Owen and Gentry swapped stories while introducing songs, from reminiscing about the good old days of “High Cotton,” or how “Feels So Right” paid for a new home for Owen and his wife.
Some of the introductions were even more poignant. Without addressing the coronavirus by name, Owen said that he, like many in the audience, lost friends and family to the virus and encouraged everyone to celebrate time together before playing “Give Me One More Shot.” Later, he dedicated “Angels Among Us” to all of those who followed him in supporting St. Jude Children’s Research Hospital.
Owen even took a few breaks from singing, handing over vocal chores to the keyboardist on “How Do You Fall in Love.” Later, Gentry sang a ballad about remembering for a friend as pictures of the band and founding guitarist Jeff Cook flashed on the screen behind them. Cook has Parkinson's disease which keeps him from touring.
The group also shared solos, showcasing the band on “Dixieland Delight/Will the Circle be Unbroken,” another crowd favorite.
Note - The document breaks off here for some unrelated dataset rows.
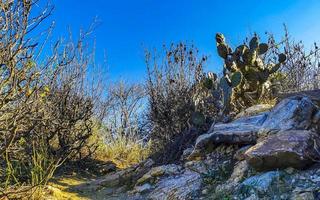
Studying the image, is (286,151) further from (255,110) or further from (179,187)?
(255,110)

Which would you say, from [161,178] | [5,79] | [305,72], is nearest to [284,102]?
[161,178]

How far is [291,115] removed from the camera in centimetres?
440

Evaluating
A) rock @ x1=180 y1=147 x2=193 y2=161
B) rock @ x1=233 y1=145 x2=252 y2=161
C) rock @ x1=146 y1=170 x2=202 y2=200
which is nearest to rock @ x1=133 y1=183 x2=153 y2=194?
rock @ x1=146 y1=170 x2=202 y2=200

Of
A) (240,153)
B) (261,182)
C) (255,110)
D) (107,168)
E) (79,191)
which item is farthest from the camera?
(107,168)

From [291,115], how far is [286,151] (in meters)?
0.85

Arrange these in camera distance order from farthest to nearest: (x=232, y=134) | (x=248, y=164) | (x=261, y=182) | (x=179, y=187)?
(x=232, y=134)
(x=179, y=187)
(x=248, y=164)
(x=261, y=182)

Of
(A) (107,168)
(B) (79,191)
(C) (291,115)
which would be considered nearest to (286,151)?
(C) (291,115)

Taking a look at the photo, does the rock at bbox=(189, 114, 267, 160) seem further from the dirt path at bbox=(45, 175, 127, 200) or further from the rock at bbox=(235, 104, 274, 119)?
the dirt path at bbox=(45, 175, 127, 200)

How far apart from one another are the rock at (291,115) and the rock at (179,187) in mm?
900

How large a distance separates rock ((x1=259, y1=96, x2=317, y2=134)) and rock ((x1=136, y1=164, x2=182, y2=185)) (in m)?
1.30

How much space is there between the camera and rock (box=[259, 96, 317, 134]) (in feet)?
14.2

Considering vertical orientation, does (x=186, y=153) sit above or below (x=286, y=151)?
above

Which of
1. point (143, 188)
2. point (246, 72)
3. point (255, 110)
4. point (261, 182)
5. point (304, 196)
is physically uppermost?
point (246, 72)

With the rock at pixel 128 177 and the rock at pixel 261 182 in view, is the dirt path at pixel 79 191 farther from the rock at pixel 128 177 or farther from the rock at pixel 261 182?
the rock at pixel 261 182
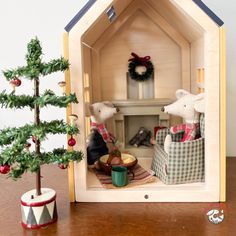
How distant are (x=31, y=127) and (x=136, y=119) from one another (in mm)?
549

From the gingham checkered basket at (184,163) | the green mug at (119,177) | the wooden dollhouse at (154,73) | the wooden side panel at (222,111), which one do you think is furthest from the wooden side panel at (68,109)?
the wooden side panel at (222,111)

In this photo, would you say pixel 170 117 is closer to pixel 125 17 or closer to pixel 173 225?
pixel 125 17

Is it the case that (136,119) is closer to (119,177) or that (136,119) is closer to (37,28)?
Answer: (119,177)

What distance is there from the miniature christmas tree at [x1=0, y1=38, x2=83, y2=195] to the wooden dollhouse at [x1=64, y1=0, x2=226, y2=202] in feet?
0.26

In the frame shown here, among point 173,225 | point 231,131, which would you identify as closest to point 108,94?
point 231,131

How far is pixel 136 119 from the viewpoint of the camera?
1.18 meters

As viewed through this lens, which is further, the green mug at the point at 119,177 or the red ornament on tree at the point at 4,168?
the green mug at the point at 119,177

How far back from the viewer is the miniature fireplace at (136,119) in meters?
1.08

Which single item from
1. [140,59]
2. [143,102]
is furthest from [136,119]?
[140,59]

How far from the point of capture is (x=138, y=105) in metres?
1.09

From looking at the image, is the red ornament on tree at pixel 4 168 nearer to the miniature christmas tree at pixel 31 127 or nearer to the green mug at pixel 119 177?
the miniature christmas tree at pixel 31 127

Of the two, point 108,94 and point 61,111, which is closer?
point 108,94

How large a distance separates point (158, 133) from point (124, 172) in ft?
0.69

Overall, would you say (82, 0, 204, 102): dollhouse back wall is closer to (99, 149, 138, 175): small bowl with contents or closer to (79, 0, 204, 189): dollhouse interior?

If there was one complaint about the show, it’s that many other crowd favorites never made it to the setlist. Classics like “Song of the South,” “Roll On (18 Wheeler)” and “Mountain Music” were conspicuously absent.
Maybe there was an intention to play them, as Gentry was holding up two fingers before settling into “As Long As There’s Love.” The 2015 tune was never even released as a single, so it seemed like an odd choice for a finale from a band with more than 40 No. 1 hits, but when they finished, they abruptly thanked the crowd and the house lights came on. Throughout the night Owen said they were playing songs they’d never played in this area before, so maybe that was the way it was written up all along, as the group did play slightly longer than the expected 90 minutes.
We won’t likely see the band in our area again, so Friday’s show was a bittersweet reminder of how many great tunes the band leaves with its fans, even if they couldn’t play them all.